If a model has low a posteriori probability Pr(mk–1 = i∣ y0:k–1) (denoted as pi in the pseudocode) at the previous time step k – 1, then the algorithm removes it (lines 3-5); hence, models not needed to explain the data seen thus far are not kept in the model set. While prematurely removing a model temporarily degrades the estimator performance, if that model is important, it will simply be added again at a later time step.
| Algorithm 1 Updates the model set at time step k, given the latest measurement and control input. | |
|---|---|
B. Parameters
Threshold for removing models (α).
The parameter α (line 4) determines when to remove a model, based on the a posteriori probability of that particular model best representing the system mode. In our experiments, we use α = 0.01.
Threshold for expanding the model set (β).
The parameter β is used to determine when to expand the model set (line 6), and may in fact vary over time. For example, in our experiments, since we use Kalman filters that assume Gaussian measurement likelihood distributions, we set β to be the likelihood of a measurement that is two standard deviations away from the predicted measurement.
Threshold for adding models (γ).
The parameter γ determines how the algorithm “groups” similarly performing models (line 20). An alternative approach would add only the models i where q-value is above a threshold. In the case where none of the models adequately explain the measurements with respect to this threshold, no models would be added, causing poor performance. Therefore, it is better to add the best models we have relative to one another, rather than with respect to a fixed threshold. In practice, the value of γ depends on the scale of the evaluation function q, and should typically be small.
Number of votes (NV).
The parameter NV determines the number of votes before expanding the model set. This parameter captures a trade-off between robustness (explored experimentally in Sec. V), and computational efficiency, since the number of mode sequences is on the order of NNV.

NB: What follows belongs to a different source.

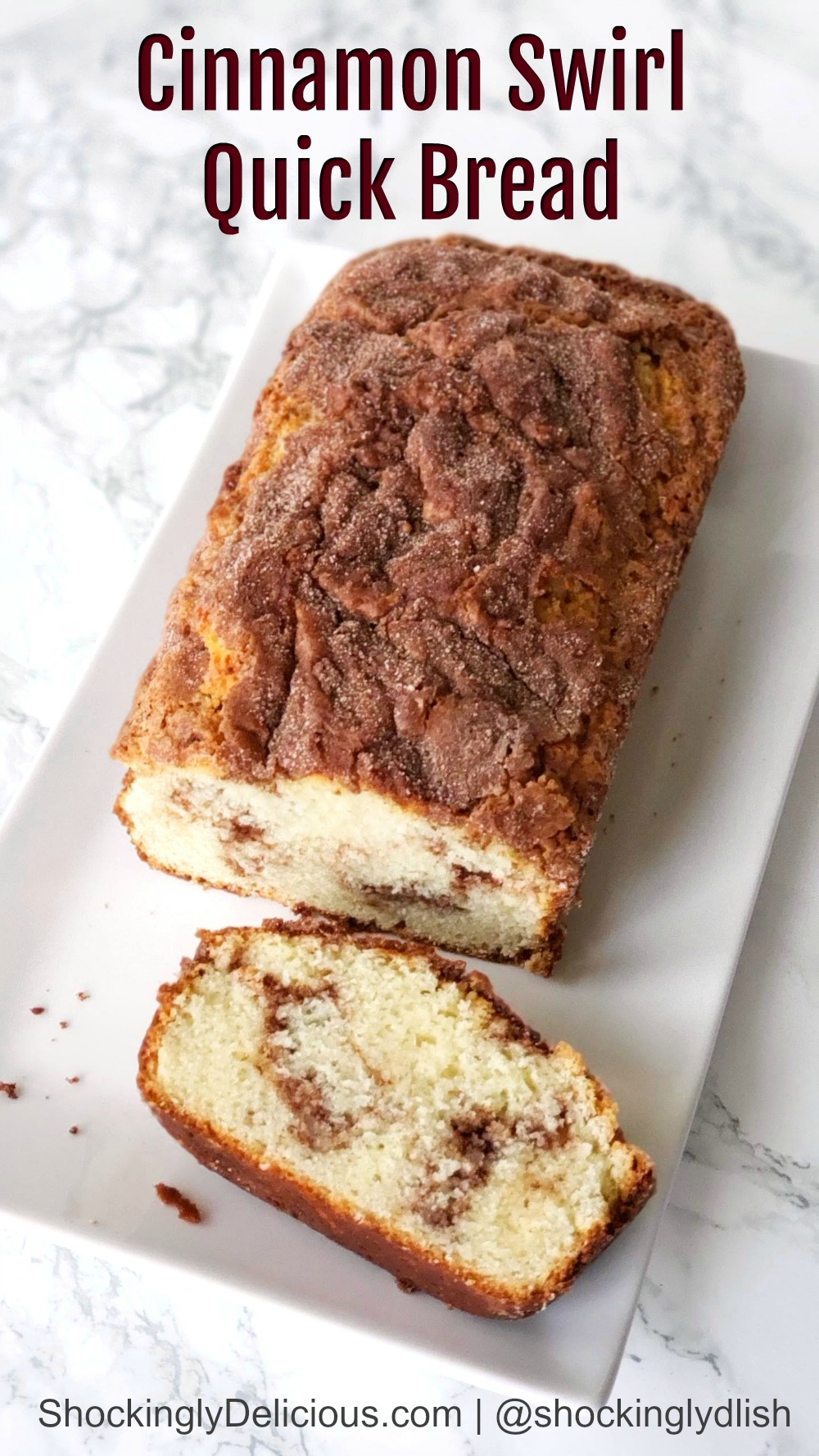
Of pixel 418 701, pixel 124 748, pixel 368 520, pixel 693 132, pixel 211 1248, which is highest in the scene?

IV. Performance Evaluation of AMS Estimator
We first evaluate if the AMS estimator enables high estimation accuracy, while decreasing the computational load. We evaluate our estimator on 2 simulated systems: a planar 3 DOF manipulator, and a 6 DOF manipulator, proposed for a future NASA lander mission to Europa [22] (see Fig. 3).
Fig. 3:
NASA 6 DOF Europa lander arm, tracking a position trajectory for the end-effector (the scoop). The actuator on the second joint suffers a temporary 75% degradation. Using the nominal model for controlling the manipulator leads to a trajectory that diverges from the reference, since controller is unable to compensate for the degradation.
Simulated Behavior.
Each experiment is 3.1 s long, with a time step of 0.01 s. The system starts in mode nominal, and switches to another modes after 0.75 s, and then switches back to nominal after 1.75 s.
Nominal:
Manipulator is operating normally. We apply a first-order Euler discretization in time to the manipulator equations (see [23]) to derive an equation of the form in Eq. (1). Locked joint: A single joint is completely immobile. Free-swinging joint: All input torque at the free-swinging joint is set to zero. Degraded actuator: The input torque at the degraded actuator is multiplied by a scalar degradation factor in the interval (0, 1). We consider degradation factors of 0.25, 0.50 and 0.75.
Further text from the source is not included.